A new report, released by the U.S. Government Accountability Office Wednesday, shows the FBI's use of facial recognition technology is "far greater" than previously understood, said Senator Al Franken, the Minnesota Democrat who requested the GAO report.

The FBI's Next Generation Identification-Interstate Photo System (NGI-IPS), which allows law enforcement agencies to search a database of more than 30 million photos of 16.9 million people, raises serious privacy concerns, Franken added in a press release.

"Facial recognition technology is a new and powerful tool that holds great promise for law enforcement," he said. "But if we don’t ensure its accuracy and guard against misuse, I am concerned about the risk of innocent Americans being inadvertently swept up in criminal investigations."

The FBI's use of NGI-IPS has lacked transparency because the agency has been slow to assess the privacy impact when changes are made to it, according to the GAO report.

Before NGI-IPS became fully operational in April 2015, the agency also conducted only limited accuracy tests of the service, the GAO added. 

The FBI "has not assessed how often errors occur," the report said. 

The agency isn't conducting operational tests of the system, added Diana Maurer, a homeland security director at GAO. While the FBI has tested the system in controlled settings, "what we don't know is how accurate it is in real-world use," she said in a GAO podcast.

The FBI agreed with a handful of recommendations from the GAO but disagreed with two others. The agency and the Department of Justice don't need to re-evaluate the way they assess the privacy impacts of the system because those assessments were done and because the DOJ "continually strives to assess and refine its internal processes and procedures," the FBI said.

[Items]:
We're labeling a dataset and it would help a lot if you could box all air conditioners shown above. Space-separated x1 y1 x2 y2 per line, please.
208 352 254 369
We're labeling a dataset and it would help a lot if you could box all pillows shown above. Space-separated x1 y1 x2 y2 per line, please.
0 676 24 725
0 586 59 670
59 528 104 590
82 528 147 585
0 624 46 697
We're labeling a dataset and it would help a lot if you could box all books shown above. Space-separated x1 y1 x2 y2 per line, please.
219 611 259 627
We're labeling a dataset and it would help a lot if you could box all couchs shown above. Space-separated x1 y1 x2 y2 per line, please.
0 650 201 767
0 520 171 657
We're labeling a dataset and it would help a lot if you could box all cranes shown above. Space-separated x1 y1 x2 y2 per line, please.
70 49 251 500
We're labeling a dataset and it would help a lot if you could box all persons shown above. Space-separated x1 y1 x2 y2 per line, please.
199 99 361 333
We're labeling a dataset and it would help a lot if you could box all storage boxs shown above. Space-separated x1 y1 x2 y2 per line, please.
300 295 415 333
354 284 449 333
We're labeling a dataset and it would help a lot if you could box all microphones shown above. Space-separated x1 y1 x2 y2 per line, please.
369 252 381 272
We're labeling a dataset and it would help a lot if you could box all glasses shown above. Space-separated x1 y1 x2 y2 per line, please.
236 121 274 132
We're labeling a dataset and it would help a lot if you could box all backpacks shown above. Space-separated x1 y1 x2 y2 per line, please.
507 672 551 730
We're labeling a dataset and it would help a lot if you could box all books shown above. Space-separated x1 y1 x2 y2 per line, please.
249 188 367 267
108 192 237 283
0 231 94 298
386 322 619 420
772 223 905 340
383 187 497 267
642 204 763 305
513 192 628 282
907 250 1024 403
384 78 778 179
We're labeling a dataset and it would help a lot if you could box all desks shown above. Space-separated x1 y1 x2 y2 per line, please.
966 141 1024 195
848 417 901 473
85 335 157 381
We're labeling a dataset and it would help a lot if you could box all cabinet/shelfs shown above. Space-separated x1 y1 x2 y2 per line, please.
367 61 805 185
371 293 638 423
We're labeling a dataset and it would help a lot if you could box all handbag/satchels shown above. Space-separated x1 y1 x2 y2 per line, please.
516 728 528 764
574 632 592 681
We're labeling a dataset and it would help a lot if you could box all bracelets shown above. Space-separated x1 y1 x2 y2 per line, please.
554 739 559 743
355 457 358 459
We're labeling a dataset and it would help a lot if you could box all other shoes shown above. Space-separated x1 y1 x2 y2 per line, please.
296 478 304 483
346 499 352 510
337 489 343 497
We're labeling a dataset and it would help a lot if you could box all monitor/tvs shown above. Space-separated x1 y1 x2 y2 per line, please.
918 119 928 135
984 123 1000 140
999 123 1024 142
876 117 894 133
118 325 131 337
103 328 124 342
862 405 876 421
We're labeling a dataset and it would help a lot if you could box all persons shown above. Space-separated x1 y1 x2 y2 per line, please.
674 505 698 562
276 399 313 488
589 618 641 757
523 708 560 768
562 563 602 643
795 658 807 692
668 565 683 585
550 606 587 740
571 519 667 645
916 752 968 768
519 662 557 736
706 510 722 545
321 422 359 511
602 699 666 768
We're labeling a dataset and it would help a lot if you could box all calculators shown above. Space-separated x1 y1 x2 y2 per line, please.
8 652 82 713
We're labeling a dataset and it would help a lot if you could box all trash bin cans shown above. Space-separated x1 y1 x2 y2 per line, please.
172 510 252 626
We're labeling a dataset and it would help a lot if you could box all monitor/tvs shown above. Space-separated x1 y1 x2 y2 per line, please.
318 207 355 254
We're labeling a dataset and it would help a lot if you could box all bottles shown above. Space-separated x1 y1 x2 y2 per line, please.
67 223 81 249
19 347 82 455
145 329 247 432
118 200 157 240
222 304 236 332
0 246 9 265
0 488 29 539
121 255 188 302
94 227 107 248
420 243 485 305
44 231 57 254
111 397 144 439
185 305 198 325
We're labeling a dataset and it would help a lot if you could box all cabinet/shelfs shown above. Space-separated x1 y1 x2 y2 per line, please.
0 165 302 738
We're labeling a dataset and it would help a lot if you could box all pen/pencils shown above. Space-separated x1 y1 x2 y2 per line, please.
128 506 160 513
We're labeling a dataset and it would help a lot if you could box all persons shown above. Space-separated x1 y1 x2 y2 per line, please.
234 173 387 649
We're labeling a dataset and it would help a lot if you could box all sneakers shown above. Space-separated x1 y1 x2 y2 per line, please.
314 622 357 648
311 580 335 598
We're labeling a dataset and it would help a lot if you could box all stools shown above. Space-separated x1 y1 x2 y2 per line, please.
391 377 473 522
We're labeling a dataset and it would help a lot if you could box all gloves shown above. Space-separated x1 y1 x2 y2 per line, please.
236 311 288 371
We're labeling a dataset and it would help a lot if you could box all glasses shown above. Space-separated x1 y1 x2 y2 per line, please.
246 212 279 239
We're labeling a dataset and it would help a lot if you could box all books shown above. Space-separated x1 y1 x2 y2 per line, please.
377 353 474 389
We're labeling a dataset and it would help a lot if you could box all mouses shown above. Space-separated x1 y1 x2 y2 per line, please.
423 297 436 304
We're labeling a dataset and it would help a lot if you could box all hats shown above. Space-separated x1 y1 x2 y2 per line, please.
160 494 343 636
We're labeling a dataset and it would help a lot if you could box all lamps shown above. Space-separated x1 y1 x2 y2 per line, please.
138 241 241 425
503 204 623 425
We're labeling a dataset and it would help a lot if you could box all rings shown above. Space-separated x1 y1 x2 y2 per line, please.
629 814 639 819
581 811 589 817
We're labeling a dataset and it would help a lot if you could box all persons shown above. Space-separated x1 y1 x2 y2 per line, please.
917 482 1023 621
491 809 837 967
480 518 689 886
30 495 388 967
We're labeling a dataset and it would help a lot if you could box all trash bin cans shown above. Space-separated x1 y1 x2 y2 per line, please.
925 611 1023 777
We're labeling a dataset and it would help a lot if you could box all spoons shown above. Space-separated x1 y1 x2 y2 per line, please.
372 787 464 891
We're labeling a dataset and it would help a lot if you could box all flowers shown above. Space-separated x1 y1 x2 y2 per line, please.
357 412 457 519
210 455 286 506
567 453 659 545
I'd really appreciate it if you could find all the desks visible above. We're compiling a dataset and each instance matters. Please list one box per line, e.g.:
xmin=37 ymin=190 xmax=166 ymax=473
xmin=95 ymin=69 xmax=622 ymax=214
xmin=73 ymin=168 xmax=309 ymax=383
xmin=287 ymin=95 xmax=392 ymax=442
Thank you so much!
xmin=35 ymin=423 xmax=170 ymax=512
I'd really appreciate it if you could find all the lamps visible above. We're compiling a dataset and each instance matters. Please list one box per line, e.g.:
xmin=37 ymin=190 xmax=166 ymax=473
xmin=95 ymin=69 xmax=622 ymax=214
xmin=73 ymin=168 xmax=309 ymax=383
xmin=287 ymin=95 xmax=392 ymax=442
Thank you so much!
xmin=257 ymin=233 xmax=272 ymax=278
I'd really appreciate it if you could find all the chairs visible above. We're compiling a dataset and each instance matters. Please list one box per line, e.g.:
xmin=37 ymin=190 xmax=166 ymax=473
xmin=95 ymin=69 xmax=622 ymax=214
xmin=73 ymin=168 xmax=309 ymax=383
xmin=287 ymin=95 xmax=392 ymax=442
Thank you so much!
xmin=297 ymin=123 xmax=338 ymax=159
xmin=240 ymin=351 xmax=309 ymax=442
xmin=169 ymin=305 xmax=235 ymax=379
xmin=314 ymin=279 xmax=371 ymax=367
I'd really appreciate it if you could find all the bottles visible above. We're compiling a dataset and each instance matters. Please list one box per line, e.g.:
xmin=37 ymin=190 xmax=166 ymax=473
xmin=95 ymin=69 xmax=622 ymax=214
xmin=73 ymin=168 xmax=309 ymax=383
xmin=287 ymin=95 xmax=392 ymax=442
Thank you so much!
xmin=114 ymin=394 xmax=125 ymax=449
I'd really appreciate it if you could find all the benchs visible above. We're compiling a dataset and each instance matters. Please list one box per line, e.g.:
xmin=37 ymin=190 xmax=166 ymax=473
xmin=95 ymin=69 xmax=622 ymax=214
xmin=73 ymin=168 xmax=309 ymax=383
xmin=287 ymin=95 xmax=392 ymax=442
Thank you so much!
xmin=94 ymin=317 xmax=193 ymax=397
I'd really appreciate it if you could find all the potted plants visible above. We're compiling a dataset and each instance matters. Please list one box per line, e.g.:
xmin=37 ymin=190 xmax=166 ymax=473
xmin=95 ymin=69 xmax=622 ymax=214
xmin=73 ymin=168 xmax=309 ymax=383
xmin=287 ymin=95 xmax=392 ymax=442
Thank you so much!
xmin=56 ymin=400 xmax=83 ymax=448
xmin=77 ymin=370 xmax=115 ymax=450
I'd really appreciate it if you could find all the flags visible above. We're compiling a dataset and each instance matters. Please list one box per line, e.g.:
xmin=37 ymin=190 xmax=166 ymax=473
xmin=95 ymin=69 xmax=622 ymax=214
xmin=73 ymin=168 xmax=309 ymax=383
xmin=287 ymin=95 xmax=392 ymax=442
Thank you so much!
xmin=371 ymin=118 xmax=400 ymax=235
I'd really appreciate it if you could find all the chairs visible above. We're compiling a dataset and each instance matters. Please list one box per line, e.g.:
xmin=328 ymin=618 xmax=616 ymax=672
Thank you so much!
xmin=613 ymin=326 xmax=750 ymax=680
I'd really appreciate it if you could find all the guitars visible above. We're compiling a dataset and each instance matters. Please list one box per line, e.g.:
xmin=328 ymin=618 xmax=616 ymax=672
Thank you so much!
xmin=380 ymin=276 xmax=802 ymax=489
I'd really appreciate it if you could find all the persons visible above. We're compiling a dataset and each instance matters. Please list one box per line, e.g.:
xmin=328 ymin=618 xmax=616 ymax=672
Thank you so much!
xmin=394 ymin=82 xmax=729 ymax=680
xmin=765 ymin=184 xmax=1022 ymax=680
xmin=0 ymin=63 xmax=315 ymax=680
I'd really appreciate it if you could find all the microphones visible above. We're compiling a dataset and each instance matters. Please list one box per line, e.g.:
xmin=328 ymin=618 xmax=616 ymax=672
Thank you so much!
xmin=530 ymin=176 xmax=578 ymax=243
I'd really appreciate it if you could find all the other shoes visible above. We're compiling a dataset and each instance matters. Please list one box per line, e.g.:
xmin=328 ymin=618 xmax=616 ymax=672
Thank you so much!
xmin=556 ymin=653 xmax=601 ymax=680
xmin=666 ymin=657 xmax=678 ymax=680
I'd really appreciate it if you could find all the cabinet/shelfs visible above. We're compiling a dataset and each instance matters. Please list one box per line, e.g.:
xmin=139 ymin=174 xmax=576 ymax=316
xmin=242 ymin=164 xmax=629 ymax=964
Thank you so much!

[To do]: In the text on the FBI's use of facial recognition, begin at the words that have "The FBI's Next Generation" and stop after "the GAO added.". Write that part out again, putting "bureau" in place of "agency".

[Correct result]:
The FBI's Next Generation Identification-Interstate Photo System (NGI-IPS), which allows law enforcement agencies to search a database of more than 30 million photos of 16.9 million people, raises serious privacy concerns, Franken added in a press release.

"Facial recognition technology is a new and powerful tool that holds great promise for law enforcement," he said. "But if we don’t ensure its accuracy and guard against misuse, I am concerned about the risk of innocent Americans being inadvertently swept up in criminal investigations."

The FBI's use of NGI-IPS has lacked transparency because the bureau has been slow to assess the privacy impact when changes are made to it, according to the GAO report.

Before NGI-IPS became fully operational in April 2015, the bureau also conducted only limited accuracy tests of the service, the GAO added.